Where We Are Tour
- UK Promotional poster
- Location: Europe; North America; South America;
- Associated album: Midnight Memories
- Start date: 25 April 2014
- End date: 5 October 2014
- Legs: 3
- No. of shows: 69
- Box office: $290.2 million ($394.67 million in 2025 dollars)

One Direction concert chronology
- Take Me Home Tour (2013); Where We Are Tour (2014); On the Road Again Tour (2015);

= Where We Are Tour (One Direction) =

2014 concert tour by One Direction

The Where We Are Tour was the third headlining concert tour by English-Irish boy band One Direction, in support of their third studio album, Midnight Memories (2013). It marks the group's first all-stadium tour with an average attendance of 49,848. The tour began on 25 April 2014 in Bogotá, Colombia and concluded on 5 October 2014 in Miami, Florida. Australian pop rock band, 5 Seconds of Summer, served as the opening act for the European and North American dates.

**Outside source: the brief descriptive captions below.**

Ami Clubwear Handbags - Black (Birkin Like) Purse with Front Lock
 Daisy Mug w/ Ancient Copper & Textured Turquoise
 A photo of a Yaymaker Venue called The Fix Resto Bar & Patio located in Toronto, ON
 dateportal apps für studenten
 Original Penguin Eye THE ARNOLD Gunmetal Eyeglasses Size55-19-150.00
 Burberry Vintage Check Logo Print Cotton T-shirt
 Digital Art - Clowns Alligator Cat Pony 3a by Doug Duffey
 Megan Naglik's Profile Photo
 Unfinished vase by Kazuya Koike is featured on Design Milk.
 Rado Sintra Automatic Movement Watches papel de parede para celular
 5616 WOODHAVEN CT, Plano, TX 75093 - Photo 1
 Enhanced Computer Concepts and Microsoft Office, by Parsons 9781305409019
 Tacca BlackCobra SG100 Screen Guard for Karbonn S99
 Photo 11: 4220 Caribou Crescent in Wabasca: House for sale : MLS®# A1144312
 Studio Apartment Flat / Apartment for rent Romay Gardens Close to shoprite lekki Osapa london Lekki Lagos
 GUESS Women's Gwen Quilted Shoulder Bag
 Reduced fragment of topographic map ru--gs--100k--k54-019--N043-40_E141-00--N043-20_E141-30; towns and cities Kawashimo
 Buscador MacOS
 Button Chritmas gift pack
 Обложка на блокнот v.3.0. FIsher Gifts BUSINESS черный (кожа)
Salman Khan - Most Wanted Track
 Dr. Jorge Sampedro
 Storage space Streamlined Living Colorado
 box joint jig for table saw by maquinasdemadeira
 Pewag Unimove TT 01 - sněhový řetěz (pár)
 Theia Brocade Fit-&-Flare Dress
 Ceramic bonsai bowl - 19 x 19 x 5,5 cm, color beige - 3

The tour was the highest-grossing tour of 2014. It is One Direction's most attended and highest-grossing tour to date, mobilising 3,439,560 fans and $290,178,452 in revenue. This is the band's last full-length tour with band member Zayn Malik, before his departure during On the Road Again Tour in 2015.

== Development ==
On 16 May 2013, the tour was announced by One Direction during a press conference at Wembley Stadium, during which the band revealed their first stadium tour would kickoff in Colombia in April 2014, with dates being announced for South America, UK, and Ireland. At the event, band member Louis Tomlinson described their upcoming album as being "rockier" and "edgier" than the music they have previously released.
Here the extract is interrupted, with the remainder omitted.